>>>

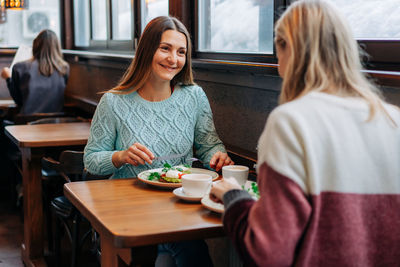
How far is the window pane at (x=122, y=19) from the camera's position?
4352 millimetres

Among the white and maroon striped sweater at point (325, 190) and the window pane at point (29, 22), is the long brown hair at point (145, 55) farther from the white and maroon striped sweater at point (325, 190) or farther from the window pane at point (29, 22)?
the window pane at point (29, 22)

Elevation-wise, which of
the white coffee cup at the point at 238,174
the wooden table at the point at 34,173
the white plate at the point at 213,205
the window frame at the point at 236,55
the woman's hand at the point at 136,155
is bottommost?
the wooden table at the point at 34,173

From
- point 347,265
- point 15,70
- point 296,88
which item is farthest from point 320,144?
point 15,70

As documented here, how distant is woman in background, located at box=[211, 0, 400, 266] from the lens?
1.19m

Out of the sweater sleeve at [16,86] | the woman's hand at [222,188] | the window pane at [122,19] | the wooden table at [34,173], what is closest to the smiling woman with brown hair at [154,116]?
the woman's hand at [222,188]

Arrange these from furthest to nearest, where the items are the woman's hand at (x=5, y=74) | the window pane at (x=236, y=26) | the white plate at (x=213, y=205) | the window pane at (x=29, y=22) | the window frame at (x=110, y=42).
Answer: the window pane at (x=29, y=22) → the woman's hand at (x=5, y=74) → the window frame at (x=110, y=42) → the window pane at (x=236, y=26) → the white plate at (x=213, y=205)

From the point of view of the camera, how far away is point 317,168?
3.96 ft

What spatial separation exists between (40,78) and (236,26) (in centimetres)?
259

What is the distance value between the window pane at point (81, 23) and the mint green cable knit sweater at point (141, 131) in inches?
137

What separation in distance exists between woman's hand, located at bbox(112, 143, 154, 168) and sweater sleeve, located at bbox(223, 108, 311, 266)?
876 mm

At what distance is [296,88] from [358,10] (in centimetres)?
92

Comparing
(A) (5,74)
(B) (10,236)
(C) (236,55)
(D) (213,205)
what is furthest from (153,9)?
(D) (213,205)

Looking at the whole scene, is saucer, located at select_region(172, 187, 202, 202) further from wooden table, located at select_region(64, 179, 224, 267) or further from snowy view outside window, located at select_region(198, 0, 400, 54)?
snowy view outside window, located at select_region(198, 0, 400, 54)

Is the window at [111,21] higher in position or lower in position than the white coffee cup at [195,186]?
higher
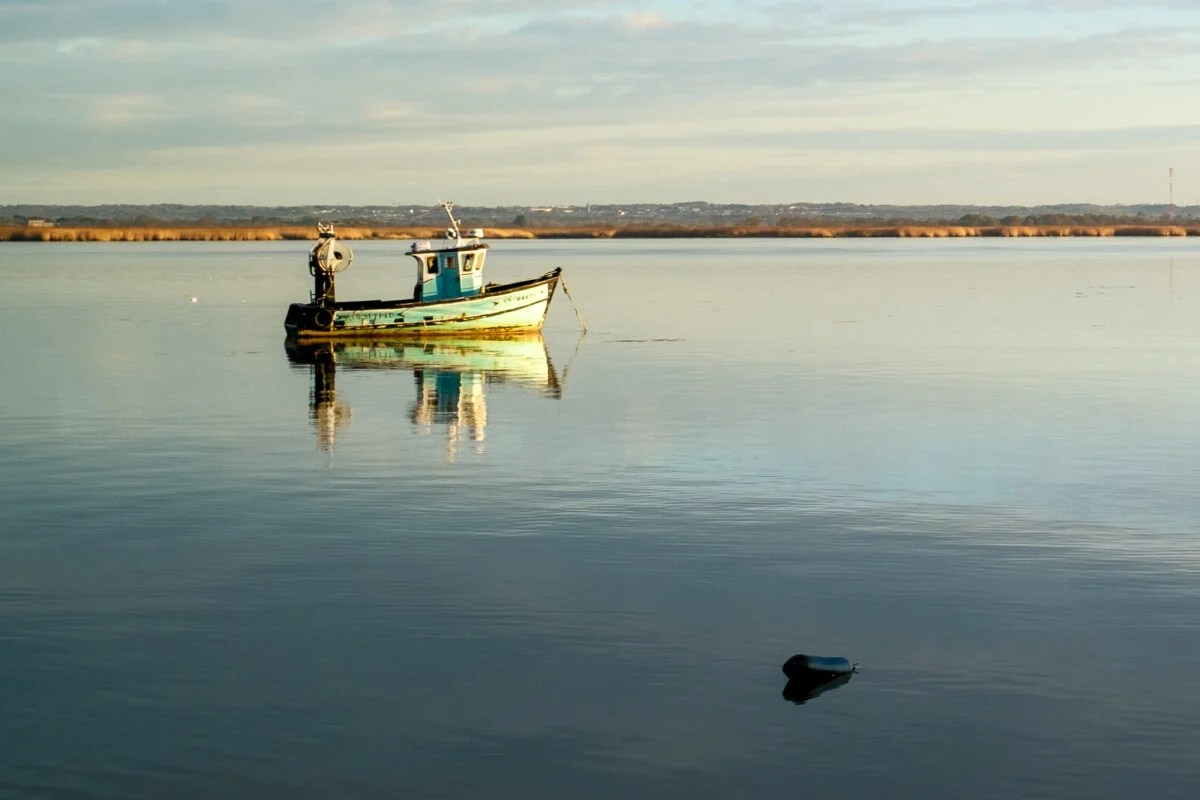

<<<

**Given problem:**
Copy out the listing word for word, starting at the line that contains "What separation in" and continuing through the end of the listing. Leave out the pictures.

**Response below:**
What separation in distance exists between woman's hand, located at bbox(112, 143, 154, 168) and sweater sleeve, located at bbox(223, 108, 311, 266)?
876 mm

At what distance is [296,88] from [358,10] (in centimetres)?
92

Comparing
(A) (5,74)
(B) (10,236)
(C) (236,55)
(D) (213,205)
what is furthest from (153,9)?
(D) (213,205)

Looking at the whole scene, is saucer, located at select_region(172, 187, 202, 202) further from wooden table, located at select_region(64, 179, 224, 267) or further from snowy view outside window, located at select_region(198, 0, 400, 54)?
snowy view outside window, located at select_region(198, 0, 400, 54)

Is the window at [111,21] higher in position or lower in position than the white coffee cup at [195,186]?
higher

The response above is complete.